• _Problem to work on_
Can you convert the material into a Markdown table, beginning at the line that contains "From the picture, is" and continuing through the last line of the material, with a column "Row" giving a row number and a column "Line" holding each line, skipping blank lines?

• _Raw records_
*-*-*

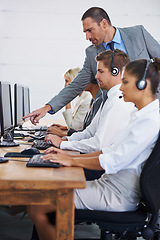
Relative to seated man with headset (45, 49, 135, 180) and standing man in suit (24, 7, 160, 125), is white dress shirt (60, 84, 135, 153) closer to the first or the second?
seated man with headset (45, 49, 135, 180)

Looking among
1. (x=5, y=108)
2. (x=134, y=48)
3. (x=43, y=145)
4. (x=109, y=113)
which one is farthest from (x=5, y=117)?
(x=134, y=48)

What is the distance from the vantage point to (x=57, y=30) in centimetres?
535

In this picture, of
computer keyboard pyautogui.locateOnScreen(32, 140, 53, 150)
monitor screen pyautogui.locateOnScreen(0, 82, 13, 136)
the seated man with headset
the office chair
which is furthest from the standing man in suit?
the office chair

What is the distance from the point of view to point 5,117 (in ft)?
7.12

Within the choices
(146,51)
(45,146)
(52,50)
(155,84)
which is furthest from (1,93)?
(52,50)

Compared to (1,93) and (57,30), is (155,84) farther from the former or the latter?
(57,30)

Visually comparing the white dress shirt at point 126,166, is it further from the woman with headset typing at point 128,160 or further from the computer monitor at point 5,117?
the computer monitor at point 5,117

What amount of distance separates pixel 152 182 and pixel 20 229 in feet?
4.67

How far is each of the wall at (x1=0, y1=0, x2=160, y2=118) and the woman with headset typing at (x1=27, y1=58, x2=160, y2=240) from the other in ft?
12.9

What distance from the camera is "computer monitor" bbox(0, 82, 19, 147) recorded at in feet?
6.68

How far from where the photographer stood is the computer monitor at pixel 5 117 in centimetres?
204

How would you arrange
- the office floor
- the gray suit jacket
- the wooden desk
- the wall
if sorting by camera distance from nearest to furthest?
1. the wooden desk
2. the office floor
3. the gray suit jacket
4. the wall

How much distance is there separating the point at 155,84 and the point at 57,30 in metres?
→ 4.06

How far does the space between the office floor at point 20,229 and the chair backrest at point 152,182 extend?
1118 mm
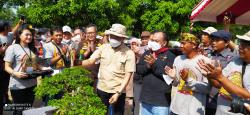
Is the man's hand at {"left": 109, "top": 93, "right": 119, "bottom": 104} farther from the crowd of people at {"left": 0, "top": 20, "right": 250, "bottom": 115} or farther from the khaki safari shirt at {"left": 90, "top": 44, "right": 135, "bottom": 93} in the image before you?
the khaki safari shirt at {"left": 90, "top": 44, "right": 135, "bottom": 93}

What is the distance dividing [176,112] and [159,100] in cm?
49

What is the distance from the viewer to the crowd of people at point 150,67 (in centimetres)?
412

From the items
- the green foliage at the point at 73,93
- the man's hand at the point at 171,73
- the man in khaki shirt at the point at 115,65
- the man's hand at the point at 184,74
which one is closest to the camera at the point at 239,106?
the man's hand at the point at 184,74

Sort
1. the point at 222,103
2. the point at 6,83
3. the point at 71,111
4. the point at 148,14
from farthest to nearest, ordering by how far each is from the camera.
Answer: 1. the point at 148,14
2. the point at 6,83
3. the point at 71,111
4. the point at 222,103

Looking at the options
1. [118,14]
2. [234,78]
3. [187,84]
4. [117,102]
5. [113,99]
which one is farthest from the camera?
[118,14]

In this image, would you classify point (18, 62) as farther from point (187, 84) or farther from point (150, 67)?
point (187, 84)

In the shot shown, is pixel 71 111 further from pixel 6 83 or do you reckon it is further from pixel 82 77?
pixel 6 83

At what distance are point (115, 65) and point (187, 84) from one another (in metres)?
1.36

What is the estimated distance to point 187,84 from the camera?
419cm

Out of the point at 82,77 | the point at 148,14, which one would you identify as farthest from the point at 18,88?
the point at 148,14

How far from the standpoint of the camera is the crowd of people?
4.12m

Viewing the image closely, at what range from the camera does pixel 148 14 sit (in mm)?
30703

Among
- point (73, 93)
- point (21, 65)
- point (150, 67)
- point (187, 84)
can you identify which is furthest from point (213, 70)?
point (21, 65)

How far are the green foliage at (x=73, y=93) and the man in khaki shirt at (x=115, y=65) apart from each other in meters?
0.54
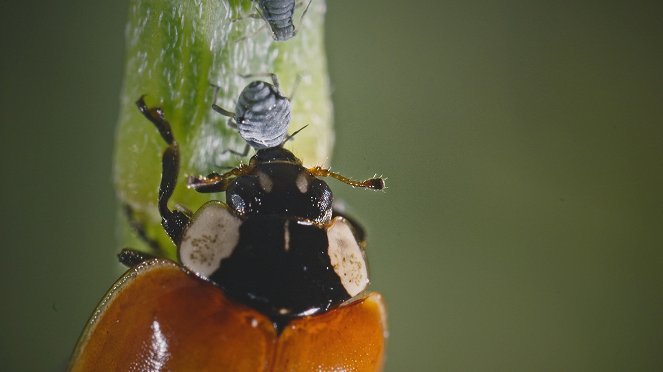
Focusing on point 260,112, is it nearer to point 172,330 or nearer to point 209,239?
point 209,239

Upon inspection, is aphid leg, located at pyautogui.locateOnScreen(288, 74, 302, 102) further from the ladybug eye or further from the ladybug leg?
the ladybug leg

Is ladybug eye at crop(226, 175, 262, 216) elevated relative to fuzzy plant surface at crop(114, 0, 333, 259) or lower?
lower

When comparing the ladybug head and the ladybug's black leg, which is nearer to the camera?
the ladybug's black leg

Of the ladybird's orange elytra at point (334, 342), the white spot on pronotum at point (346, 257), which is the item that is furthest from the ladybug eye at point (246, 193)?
the ladybird's orange elytra at point (334, 342)

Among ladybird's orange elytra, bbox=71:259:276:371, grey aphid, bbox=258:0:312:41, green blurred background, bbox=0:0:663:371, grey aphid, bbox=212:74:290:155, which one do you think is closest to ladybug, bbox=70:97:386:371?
ladybird's orange elytra, bbox=71:259:276:371

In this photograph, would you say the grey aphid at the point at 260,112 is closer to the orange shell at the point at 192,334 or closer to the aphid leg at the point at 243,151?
the aphid leg at the point at 243,151

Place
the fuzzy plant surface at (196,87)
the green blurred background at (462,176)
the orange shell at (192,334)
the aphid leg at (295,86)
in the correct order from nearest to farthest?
the fuzzy plant surface at (196,87)
the orange shell at (192,334)
the aphid leg at (295,86)
the green blurred background at (462,176)

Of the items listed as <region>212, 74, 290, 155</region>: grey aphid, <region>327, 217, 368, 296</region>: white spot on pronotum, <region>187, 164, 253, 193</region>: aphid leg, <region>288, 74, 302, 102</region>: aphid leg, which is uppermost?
<region>288, 74, 302, 102</region>: aphid leg

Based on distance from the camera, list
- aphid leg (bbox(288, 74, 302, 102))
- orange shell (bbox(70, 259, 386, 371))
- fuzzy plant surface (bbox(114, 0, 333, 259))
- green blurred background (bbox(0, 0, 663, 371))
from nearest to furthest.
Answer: fuzzy plant surface (bbox(114, 0, 333, 259))
orange shell (bbox(70, 259, 386, 371))
aphid leg (bbox(288, 74, 302, 102))
green blurred background (bbox(0, 0, 663, 371))
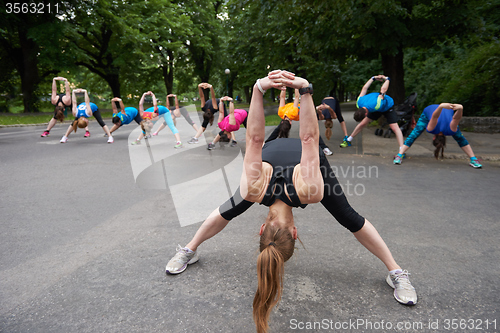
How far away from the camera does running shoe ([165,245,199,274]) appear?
9.61ft

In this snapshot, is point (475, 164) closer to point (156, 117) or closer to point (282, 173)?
point (282, 173)

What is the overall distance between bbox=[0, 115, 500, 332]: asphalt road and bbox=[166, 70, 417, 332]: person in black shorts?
349 millimetres

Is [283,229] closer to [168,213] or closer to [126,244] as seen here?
[126,244]

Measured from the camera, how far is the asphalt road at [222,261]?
233 cm

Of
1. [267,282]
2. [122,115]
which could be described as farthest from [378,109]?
[122,115]

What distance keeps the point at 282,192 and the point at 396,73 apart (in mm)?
11452

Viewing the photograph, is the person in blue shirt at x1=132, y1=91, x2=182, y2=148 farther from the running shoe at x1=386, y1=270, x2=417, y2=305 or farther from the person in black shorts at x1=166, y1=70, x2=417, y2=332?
the running shoe at x1=386, y1=270, x2=417, y2=305

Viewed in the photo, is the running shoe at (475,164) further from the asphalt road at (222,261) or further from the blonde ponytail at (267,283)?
the blonde ponytail at (267,283)

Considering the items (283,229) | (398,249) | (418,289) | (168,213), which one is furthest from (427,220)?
(168,213)

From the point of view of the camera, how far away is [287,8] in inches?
354

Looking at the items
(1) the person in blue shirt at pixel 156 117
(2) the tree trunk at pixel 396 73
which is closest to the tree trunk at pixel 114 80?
(1) the person in blue shirt at pixel 156 117

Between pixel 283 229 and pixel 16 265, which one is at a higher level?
pixel 283 229

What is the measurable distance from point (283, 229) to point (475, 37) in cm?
1229

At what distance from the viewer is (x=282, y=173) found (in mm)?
2389
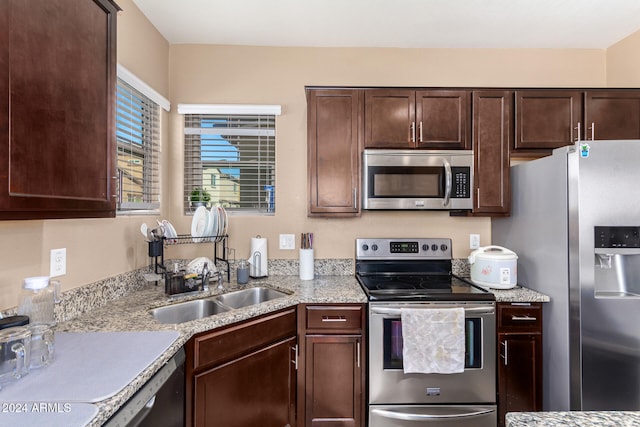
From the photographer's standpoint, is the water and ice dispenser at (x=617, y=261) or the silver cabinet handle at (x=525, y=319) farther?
the silver cabinet handle at (x=525, y=319)

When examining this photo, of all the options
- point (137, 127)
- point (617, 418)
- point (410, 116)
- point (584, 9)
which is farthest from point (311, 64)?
point (617, 418)

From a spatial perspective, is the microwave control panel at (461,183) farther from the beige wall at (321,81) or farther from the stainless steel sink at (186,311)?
the stainless steel sink at (186,311)

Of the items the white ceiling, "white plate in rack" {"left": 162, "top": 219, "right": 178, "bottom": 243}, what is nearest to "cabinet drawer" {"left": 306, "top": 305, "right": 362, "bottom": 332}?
"white plate in rack" {"left": 162, "top": 219, "right": 178, "bottom": 243}

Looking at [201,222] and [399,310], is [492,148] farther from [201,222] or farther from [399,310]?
[201,222]

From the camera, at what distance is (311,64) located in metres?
2.46

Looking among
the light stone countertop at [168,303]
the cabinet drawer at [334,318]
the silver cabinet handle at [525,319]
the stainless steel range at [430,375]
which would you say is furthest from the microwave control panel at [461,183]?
the cabinet drawer at [334,318]

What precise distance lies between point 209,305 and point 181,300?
0.16 meters

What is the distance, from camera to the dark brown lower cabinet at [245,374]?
1372mm

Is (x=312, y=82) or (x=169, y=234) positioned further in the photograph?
(x=312, y=82)

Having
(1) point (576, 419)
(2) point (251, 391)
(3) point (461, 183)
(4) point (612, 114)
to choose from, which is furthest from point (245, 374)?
(4) point (612, 114)

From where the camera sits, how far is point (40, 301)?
3.76 feet

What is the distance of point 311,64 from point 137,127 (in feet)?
4.41

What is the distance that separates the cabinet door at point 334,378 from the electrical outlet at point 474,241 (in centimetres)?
125

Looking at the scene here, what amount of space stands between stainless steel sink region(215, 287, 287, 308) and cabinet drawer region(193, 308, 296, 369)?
→ 9.5 inches
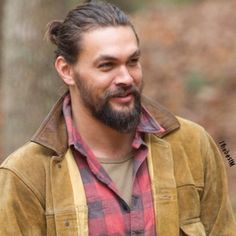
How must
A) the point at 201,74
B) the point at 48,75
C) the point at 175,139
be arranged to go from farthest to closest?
1. the point at 201,74
2. the point at 48,75
3. the point at 175,139

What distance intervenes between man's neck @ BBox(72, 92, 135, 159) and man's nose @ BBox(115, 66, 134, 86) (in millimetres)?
328

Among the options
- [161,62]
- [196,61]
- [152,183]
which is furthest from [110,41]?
[161,62]

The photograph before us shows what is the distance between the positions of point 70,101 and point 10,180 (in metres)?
0.61

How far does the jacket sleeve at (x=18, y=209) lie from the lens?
4293mm

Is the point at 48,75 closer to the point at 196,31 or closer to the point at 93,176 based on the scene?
the point at 93,176

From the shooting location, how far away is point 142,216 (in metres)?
4.35

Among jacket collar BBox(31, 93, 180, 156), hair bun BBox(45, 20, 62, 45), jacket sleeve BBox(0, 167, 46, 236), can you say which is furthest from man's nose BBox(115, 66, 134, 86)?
jacket sleeve BBox(0, 167, 46, 236)

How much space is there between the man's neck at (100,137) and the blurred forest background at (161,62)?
2218 mm

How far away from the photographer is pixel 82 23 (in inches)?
178

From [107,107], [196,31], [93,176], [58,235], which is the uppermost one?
[196,31]

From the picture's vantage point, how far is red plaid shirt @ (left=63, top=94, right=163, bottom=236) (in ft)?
14.1

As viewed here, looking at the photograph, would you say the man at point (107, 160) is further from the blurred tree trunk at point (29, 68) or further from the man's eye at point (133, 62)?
the blurred tree trunk at point (29, 68)

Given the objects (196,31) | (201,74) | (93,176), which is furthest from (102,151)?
(196,31)

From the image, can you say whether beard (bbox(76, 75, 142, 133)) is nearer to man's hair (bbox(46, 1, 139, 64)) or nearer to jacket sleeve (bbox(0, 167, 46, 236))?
man's hair (bbox(46, 1, 139, 64))
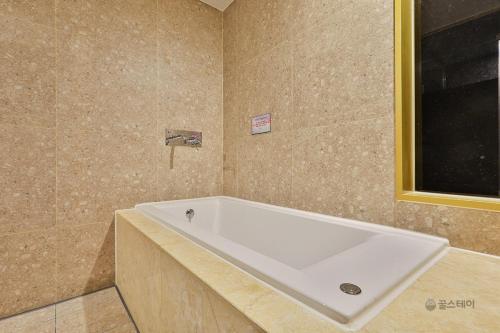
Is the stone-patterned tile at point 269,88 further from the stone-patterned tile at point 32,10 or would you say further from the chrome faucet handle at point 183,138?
the stone-patterned tile at point 32,10

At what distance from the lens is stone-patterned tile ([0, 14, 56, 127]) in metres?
1.23

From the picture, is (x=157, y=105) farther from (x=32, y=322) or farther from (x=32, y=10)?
(x=32, y=322)

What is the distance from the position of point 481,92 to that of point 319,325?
107 cm

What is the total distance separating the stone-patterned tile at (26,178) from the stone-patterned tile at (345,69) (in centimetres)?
151

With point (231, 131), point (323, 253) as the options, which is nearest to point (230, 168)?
point (231, 131)

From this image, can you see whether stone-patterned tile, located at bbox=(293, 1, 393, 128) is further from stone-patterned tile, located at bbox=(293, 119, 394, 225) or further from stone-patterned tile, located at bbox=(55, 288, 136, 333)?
stone-patterned tile, located at bbox=(55, 288, 136, 333)

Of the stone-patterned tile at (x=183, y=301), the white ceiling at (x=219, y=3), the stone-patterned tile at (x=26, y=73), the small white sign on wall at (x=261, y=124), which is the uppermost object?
the white ceiling at (x=219, y=3)

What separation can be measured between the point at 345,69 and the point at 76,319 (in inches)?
76.8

*-*-*

• _Response to the task_
| Row | Line |
|---|---|
| 1 | From the picture, is (x=157, y=105) farther from (x=32, y=322) or farther from (x=32, y=10)? |
| 2 | (x=32, y=322) |
| 3 | What is the distance from the position of point 481,92 to that of point 319,325? |
| 4 | 107 cm |
| 5 | What is the total distance separating the stone-patterned tile at (26,178) from the stone-patterned tile at (345,69) (in centimetres)? |
| 6 | 151 |
| 7 | With point (231, 131), point (323, 253) as the options, which is nearest to point (230, 168)? |
| 8 | point (231, 131) |
| 9 | From this image, can you see whether stone-patterned tile, located at bbox=(293, 1, 393, 128) is further from stone-patterned tile, located at bbox=(293, 119, 394, 225) or further from stone-patterned tile, located at bbox=(55, 288, 136, 333)? |
| 10 | stone-patterned tile, located at bbox=(55, 288, 136, 333) |
| 11 | Of the stone-patterned tile at (x=183, y=301), the white ceiling at (x=219, y=3), the stone-patterned tile at (x=26, y=73), the small white sign on wall at (x=261, y=124), which is the uppermost object? |
| 12 | the white ceiling at (x=219, y=3) |
| 13 | What separation can be measured between the point at 345,69 and the point at 76,319 (in inches)? |
| 14 | 76.8 |